The apparatus list for a modern biology experiment is a far cry from the trusty pipette and centrifuge. A sophisticated and costly fluorescence microscope for exposing intricate cellular structures is often essential. So too are suites of software for bioinformatics and image analysis, a machine for sorting cells, and sophisticated computer models.

Mastering just one of these techniques can be a full-time job, yet a researcher may need several of them to gather data for a paper. Many biologists lack a detailed grasp of how the increasingly sophisticated techniques that they are using actually work (see page 138). As a result, they sometimes risk making innocent but nonetheless substantial errors.

Part of the problem can be attributed to the different approaches towards scientific equipment associated with different disciplines. Physicists, for example, have a long tradition of building their own equipment, and are often fascinated by its mechanics. Biologists' fascination is primarily with the mechanics of nature and, for many, the machines themselves are simply tools — complicated 'black boxes' that produce the results they need. It doesn't help that the tools biologists are using may have been designed by physicists, and that the two groups tend to use different jargon.

There are plenty of exceptions to this pattern.

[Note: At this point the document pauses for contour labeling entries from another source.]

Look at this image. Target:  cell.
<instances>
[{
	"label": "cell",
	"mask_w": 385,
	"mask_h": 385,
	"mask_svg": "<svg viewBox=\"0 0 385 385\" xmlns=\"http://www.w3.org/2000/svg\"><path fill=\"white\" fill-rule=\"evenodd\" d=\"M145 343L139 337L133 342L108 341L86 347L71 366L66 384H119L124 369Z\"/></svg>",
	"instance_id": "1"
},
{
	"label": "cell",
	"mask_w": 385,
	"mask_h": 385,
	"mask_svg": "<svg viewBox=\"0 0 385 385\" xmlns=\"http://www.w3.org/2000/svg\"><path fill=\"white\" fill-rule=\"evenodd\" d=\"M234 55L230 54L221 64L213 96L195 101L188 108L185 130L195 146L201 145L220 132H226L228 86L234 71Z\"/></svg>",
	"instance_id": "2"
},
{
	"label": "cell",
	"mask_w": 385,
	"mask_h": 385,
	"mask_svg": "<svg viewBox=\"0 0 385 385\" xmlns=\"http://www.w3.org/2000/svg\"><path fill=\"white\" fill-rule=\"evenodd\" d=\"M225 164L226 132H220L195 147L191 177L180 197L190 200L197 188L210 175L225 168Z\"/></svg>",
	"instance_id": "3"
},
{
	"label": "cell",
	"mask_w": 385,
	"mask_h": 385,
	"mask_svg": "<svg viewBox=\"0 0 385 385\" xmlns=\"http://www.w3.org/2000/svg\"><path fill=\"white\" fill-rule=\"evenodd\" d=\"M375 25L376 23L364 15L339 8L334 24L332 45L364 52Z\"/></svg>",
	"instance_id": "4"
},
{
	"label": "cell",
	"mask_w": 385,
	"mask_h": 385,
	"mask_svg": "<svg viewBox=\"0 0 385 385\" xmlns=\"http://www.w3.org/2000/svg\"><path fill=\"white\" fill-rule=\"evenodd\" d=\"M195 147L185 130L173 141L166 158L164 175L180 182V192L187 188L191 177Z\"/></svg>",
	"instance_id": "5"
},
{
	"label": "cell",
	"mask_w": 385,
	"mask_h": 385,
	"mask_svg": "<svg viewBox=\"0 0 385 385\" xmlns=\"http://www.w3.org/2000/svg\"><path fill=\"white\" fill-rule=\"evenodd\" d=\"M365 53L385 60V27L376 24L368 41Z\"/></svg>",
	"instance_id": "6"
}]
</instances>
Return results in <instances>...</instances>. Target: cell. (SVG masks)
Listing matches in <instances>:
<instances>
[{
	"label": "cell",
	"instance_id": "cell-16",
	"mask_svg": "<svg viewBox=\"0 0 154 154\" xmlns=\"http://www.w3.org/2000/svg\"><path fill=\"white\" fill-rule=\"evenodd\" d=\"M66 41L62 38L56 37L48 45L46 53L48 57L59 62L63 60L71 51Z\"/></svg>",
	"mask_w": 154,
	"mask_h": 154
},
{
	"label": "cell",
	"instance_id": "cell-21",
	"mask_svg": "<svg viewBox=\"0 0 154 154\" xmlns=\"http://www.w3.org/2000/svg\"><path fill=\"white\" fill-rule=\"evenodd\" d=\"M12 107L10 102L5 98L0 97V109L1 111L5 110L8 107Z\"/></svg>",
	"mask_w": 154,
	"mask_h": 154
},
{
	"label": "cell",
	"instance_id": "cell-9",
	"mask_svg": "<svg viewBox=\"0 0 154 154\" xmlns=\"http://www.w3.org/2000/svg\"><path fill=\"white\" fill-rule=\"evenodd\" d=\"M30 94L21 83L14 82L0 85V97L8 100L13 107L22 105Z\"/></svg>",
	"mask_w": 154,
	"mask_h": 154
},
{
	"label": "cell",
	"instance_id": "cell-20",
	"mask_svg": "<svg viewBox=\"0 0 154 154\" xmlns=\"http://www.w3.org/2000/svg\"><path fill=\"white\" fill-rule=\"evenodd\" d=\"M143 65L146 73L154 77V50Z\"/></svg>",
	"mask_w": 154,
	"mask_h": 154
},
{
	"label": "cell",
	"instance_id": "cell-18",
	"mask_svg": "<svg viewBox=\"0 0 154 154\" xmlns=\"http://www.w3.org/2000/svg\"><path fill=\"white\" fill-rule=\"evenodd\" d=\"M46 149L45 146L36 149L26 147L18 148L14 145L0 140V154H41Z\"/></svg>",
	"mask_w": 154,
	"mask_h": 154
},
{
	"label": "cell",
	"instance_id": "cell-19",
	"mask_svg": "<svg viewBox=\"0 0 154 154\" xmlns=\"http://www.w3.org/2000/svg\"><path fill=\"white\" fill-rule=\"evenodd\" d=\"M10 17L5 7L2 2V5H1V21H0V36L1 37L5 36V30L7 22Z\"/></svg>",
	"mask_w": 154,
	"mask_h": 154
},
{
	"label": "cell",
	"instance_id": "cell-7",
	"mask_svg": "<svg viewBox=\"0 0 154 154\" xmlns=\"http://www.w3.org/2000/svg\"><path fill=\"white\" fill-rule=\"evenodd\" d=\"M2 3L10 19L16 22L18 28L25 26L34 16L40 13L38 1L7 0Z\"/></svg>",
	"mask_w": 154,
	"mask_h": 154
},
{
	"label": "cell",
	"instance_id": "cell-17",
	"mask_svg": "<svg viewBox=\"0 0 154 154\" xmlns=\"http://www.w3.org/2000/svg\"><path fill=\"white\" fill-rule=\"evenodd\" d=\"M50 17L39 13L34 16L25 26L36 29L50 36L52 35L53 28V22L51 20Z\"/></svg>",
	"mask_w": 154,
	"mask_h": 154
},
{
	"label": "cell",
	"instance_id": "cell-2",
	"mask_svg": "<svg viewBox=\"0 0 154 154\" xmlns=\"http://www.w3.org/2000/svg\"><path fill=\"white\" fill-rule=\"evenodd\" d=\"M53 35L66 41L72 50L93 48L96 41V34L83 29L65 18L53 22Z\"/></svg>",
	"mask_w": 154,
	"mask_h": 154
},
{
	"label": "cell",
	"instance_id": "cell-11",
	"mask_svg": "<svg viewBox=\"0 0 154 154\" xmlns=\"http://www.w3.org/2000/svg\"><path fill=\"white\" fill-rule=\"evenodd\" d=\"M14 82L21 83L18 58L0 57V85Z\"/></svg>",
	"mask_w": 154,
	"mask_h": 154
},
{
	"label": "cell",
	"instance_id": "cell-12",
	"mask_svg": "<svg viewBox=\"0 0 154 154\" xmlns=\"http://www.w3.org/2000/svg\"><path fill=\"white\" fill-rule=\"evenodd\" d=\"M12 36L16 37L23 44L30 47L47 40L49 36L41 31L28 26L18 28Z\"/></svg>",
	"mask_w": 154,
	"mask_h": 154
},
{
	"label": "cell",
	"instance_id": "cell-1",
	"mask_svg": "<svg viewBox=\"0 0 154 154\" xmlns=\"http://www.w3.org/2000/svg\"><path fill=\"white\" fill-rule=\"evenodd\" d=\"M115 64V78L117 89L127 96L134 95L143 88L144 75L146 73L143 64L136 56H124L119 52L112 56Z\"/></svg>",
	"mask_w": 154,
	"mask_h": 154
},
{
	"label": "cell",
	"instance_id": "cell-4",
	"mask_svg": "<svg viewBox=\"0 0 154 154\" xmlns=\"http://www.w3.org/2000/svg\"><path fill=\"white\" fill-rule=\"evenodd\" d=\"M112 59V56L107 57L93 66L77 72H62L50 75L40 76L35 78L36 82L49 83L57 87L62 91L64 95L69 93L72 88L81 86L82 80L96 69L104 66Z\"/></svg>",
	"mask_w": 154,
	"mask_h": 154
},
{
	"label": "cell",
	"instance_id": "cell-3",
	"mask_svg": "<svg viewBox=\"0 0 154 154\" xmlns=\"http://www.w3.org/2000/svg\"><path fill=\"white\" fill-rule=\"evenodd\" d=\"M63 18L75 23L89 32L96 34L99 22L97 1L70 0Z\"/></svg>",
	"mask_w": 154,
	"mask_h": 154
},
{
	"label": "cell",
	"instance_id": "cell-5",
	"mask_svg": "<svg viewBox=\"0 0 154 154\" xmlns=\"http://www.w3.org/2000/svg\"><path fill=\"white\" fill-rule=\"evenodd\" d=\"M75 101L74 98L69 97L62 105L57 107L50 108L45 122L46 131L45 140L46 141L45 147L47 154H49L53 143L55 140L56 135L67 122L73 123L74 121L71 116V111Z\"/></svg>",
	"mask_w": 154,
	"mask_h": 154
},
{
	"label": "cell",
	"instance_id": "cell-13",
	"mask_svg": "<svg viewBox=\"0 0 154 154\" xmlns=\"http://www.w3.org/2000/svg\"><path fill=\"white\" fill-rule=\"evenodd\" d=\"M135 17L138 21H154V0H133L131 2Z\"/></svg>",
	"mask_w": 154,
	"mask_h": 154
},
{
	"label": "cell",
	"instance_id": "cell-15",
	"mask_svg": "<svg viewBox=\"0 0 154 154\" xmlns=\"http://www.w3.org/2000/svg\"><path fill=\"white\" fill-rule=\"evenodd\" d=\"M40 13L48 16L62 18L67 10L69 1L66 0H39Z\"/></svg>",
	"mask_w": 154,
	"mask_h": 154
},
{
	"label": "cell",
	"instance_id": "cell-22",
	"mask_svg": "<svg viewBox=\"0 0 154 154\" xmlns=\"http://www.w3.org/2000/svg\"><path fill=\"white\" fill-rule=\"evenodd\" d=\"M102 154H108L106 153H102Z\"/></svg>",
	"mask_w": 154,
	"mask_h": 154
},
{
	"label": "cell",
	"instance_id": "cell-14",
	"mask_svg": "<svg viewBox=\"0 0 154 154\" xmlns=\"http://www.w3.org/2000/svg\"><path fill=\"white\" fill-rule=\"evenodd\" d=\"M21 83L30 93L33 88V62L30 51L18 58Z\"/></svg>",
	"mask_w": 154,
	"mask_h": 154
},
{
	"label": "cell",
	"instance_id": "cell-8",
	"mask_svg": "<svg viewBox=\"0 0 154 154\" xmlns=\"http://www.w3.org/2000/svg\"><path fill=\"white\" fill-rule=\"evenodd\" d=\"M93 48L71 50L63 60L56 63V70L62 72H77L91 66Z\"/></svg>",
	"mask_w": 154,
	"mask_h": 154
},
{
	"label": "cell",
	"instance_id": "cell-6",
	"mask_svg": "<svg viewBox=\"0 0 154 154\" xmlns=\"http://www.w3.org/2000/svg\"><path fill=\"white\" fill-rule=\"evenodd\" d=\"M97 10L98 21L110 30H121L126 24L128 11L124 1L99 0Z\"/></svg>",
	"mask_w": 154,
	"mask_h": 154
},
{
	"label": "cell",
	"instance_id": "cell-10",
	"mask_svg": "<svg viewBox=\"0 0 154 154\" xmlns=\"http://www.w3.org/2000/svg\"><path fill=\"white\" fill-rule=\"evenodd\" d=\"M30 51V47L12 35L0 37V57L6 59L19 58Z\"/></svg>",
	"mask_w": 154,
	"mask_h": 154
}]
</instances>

Some leaders in biological imaging, for example, have backgrounds in engineering and custom-build their own apparatus. But more typically, when life-science laboratories invest in an expensive new microscope, for example, only the first generation of users are properly trained in its use. As that knowledge is passed from person to person it can become dated or even distorted — and when the resident expert leaves, the knowledge often leaves with them. In the same vein, researchers may trustingly plug their data into a computer program for bioinformatics or image processing, without really understanding what the software is doing.

Ignorance of these black boxes can get researchers into trouble. Take the situation of Geoffrey Chang, a protein crystallographer at the Scripps Research Institute who didn't know that the software he was using to determine protein structures contained an error. He subsequently had to retract five papers because of the oversight (see Science 314, 1875; 2006). More commonly, ignorance of the machinery creates minor setbacks, such as hours spent trying to repeat an imaging experiment when the initial report was actually the result of shoddy microscopy.

Individual researchers cannot be expected to know the minutiae of every instrument or technique they use, but a basic grasp of the principles and operation should be a professional requirement. In the case of microscopy, biologists should try to attend courses that provide a basic knowledge of optics, as well as some hands-on experience, to provide a foundation for operating the instrument.

Equally, researchers should admit to themselves what they do not know and seek out the missing expertise. The collaboration of specialists, either from within the same institution or outside, should be sought early during experimental design and, where appropriate, acknowledged in the resulting paper's author list.

For young scientists, the aversion of some of their colleagues to an intimate knowledge of instruments and techniques presents an opportunity. There is a fascination in being immersed in the mechanisms of microscopes, or in mastering the statistics behind sequence searches. People who can ask fundamental questions in biology and have mastered a sophisticated technique will never be short of a job. It really pays to know your apparatus inside out.